IL TUO OBIETTIVO:
Traduci in inglese questa frase dell'estratto sulla stazione di Titano: "Su tutto incombe il sospetto di una presenza aliena, forse solo immaginaria, forse reale e pericolosa, forse amichevole."

Una solitaria sentinella attende il cambio. L'avamposto è Titano, uno dei maggiori satelliti di Saturno.
Ma due avvenimenti sconvolgono la tranquilla routine della Stazione avanzata di Titano: un guasto all'astronave che deve riaccompagnare il custode sulla Terra e… la scomparsa della Terra dal Sistema Solare.
Nel frattempo su Oberon, satellite di Urano, un'altra sentinella solitaria svolge il suo compito di osservatore: il robot sovietico Tovarisc. Ma Tovarisc, abbandonato dagli uomini, sente il peso della solitudine e decide di porvi rimedio…
Su tutto incombe il sospetto di una presenza aliena, forse solo immaginaria, forse reale e pericolosa, forse amichevole.

Voci di dati:
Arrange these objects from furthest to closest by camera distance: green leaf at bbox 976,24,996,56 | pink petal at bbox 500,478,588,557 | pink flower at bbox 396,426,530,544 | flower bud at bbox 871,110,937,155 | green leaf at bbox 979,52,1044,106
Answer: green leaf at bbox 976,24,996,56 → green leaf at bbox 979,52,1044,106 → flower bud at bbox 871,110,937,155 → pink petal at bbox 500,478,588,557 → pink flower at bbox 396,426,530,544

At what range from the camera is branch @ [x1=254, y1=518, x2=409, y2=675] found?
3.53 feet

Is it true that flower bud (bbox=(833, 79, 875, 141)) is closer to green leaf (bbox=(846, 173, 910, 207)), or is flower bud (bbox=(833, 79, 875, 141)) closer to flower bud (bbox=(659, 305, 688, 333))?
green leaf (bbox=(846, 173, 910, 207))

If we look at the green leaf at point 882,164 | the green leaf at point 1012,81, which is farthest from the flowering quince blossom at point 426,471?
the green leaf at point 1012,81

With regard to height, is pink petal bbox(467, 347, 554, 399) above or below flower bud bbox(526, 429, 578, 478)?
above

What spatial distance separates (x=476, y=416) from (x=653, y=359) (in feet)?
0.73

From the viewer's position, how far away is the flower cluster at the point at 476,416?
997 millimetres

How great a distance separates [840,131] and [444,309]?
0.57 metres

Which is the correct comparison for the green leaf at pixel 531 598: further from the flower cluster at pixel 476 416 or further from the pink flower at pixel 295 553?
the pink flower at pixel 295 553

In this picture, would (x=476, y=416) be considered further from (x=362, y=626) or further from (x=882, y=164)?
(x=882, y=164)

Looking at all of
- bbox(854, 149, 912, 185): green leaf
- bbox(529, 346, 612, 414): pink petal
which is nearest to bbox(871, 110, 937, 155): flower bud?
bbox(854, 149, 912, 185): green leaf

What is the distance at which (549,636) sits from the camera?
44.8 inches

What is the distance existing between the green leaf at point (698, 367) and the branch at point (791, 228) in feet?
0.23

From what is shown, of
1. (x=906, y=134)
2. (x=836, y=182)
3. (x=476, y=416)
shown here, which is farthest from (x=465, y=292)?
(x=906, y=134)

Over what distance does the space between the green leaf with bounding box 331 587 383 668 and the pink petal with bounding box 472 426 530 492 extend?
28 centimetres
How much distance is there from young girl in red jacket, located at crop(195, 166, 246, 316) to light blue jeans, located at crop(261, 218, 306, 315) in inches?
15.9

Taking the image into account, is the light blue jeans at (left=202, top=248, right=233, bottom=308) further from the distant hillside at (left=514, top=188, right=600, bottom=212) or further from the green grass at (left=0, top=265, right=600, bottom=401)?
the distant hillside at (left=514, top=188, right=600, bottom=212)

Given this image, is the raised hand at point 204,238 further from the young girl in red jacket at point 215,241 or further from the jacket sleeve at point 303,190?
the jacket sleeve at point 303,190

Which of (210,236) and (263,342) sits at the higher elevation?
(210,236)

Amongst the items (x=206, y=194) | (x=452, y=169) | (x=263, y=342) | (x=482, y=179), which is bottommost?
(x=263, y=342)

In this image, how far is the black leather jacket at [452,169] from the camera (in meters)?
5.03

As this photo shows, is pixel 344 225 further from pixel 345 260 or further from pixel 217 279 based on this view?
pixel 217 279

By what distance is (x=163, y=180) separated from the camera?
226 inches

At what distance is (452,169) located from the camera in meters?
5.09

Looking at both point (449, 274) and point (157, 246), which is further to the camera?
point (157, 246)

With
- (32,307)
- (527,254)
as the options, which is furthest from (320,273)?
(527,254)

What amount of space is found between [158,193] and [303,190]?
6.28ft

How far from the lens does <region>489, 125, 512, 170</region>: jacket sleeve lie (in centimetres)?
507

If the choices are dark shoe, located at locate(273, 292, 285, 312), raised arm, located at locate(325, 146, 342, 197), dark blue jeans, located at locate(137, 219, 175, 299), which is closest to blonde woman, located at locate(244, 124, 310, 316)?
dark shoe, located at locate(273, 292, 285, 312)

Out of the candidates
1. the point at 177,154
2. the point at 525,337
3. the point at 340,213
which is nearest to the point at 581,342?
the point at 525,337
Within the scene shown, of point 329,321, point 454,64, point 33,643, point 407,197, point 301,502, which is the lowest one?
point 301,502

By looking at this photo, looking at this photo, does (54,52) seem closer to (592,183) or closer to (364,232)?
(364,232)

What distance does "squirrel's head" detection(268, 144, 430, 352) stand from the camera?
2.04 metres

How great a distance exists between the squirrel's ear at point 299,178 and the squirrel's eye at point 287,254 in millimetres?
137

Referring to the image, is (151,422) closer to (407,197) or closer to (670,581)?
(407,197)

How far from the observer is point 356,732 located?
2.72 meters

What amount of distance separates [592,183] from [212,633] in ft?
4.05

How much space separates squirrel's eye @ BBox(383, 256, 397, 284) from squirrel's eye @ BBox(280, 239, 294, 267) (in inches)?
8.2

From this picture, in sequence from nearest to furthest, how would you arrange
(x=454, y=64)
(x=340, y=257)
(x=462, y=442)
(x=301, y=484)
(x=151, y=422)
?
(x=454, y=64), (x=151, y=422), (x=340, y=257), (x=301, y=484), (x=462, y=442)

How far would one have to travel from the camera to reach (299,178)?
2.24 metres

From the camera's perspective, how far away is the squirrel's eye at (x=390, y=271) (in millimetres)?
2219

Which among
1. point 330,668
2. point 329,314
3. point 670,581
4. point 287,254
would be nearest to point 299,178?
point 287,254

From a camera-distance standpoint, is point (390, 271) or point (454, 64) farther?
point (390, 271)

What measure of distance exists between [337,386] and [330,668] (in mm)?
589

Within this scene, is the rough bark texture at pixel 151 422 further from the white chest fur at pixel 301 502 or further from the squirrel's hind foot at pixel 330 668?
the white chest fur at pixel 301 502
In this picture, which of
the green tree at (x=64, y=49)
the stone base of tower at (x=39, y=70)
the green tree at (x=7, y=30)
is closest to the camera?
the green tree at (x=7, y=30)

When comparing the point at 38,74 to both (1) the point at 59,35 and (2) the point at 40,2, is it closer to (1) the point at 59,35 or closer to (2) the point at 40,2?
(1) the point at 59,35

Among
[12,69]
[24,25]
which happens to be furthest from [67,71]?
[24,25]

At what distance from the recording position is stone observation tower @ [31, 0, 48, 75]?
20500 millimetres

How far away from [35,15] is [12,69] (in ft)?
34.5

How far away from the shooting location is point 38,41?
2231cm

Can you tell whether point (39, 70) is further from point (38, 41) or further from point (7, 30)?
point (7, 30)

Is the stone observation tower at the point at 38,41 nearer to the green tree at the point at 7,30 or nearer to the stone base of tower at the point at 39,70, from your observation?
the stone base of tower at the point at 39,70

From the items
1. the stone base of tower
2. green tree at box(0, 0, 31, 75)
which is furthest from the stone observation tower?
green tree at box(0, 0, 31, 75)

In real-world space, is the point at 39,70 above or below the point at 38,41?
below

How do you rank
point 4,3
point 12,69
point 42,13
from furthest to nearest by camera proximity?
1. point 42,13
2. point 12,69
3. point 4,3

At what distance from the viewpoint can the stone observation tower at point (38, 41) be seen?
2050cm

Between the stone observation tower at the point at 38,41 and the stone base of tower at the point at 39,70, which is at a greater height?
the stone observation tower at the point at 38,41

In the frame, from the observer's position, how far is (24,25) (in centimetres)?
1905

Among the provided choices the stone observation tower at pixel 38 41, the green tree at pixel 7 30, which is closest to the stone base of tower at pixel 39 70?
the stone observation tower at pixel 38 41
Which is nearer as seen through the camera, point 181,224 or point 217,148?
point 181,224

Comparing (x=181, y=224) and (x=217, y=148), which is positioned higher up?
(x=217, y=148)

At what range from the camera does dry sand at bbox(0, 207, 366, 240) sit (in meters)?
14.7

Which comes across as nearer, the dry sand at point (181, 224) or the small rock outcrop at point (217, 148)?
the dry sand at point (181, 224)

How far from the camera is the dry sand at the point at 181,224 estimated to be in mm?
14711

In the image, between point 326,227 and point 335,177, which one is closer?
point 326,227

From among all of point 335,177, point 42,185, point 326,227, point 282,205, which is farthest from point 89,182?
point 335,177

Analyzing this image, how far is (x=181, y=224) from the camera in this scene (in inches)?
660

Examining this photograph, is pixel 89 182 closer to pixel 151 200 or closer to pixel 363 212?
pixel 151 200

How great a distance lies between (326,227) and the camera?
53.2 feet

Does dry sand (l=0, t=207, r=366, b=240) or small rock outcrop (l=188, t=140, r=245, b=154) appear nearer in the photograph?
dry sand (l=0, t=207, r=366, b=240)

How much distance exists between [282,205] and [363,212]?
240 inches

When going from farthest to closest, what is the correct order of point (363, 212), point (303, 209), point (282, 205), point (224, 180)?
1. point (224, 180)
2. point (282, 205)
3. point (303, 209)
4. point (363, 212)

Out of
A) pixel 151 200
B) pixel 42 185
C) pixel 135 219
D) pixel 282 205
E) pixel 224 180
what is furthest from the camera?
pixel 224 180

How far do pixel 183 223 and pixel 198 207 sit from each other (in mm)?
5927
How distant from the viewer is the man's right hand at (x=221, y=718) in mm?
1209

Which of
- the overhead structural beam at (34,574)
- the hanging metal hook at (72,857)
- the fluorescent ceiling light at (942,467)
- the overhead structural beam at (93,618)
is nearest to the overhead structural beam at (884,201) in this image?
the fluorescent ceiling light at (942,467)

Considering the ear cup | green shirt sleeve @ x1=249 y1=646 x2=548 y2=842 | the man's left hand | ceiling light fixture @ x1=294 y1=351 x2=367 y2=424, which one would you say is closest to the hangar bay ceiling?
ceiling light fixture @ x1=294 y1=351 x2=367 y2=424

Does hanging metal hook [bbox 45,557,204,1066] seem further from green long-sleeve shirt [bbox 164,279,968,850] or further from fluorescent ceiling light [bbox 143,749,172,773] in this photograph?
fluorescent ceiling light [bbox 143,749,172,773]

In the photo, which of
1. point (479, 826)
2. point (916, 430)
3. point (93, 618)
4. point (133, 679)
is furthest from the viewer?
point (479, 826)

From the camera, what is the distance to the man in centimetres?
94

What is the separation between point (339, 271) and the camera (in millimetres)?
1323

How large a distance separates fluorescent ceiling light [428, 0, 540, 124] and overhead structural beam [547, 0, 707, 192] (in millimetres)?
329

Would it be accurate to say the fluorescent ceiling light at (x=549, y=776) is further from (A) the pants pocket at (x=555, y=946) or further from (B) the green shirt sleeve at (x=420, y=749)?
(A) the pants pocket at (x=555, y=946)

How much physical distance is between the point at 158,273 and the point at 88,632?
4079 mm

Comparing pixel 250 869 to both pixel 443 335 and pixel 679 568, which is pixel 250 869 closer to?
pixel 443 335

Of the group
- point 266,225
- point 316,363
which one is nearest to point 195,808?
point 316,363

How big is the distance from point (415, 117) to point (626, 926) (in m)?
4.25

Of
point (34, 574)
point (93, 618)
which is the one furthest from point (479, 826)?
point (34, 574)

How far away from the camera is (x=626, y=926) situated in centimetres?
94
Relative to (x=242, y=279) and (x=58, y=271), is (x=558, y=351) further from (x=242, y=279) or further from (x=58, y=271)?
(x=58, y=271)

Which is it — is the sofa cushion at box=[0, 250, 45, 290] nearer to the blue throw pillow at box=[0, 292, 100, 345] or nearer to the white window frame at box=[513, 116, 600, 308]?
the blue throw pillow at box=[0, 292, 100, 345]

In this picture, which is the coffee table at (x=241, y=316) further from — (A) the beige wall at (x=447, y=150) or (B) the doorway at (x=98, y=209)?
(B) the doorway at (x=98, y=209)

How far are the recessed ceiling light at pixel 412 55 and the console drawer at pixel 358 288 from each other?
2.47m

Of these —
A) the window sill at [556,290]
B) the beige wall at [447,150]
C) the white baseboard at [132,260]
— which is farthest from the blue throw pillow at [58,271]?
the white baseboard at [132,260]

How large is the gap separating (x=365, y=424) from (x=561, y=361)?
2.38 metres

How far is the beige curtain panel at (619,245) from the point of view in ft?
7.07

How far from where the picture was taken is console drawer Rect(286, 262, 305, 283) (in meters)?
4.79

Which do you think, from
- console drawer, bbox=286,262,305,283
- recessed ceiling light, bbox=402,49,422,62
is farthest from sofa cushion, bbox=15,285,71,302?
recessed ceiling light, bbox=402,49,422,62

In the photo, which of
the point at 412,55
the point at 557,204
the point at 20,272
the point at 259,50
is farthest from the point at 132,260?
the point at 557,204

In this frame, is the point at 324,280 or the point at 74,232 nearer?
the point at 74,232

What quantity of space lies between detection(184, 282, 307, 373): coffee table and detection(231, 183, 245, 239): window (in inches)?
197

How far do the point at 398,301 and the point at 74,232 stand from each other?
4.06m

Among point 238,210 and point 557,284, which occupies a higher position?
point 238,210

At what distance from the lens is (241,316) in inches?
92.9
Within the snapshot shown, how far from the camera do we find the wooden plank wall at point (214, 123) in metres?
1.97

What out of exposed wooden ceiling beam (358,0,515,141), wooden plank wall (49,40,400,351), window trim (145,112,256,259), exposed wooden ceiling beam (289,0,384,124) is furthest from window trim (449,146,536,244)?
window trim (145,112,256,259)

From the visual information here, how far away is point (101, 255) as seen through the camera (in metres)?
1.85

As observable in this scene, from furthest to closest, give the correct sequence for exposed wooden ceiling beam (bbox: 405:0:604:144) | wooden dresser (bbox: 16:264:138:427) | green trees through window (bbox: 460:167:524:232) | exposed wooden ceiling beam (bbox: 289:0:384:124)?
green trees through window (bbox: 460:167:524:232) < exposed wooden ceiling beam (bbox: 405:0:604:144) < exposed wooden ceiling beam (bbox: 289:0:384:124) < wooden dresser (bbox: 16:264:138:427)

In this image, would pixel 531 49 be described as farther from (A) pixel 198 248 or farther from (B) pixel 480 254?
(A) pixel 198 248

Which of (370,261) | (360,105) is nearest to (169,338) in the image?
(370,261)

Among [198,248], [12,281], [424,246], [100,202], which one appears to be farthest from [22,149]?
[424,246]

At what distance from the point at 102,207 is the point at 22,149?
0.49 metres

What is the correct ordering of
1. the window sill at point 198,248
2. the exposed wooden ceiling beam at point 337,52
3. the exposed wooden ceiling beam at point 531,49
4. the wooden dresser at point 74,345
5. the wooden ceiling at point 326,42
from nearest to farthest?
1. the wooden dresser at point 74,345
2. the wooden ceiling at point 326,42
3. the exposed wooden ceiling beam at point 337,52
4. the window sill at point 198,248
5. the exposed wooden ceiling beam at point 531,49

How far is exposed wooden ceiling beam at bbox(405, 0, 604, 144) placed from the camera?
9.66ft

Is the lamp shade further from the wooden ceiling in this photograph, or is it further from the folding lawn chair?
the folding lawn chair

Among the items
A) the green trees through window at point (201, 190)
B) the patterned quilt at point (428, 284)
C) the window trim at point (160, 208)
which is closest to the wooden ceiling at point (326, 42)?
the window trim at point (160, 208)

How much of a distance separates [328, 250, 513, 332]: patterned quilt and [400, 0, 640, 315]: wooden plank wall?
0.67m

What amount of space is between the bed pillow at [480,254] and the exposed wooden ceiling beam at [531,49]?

SOLUZIONE DEL COMPITO:
Over everything looms the suspicion of an alien presence, perhaps only imaginary, perhaps real and dangerous, perhaps friendly.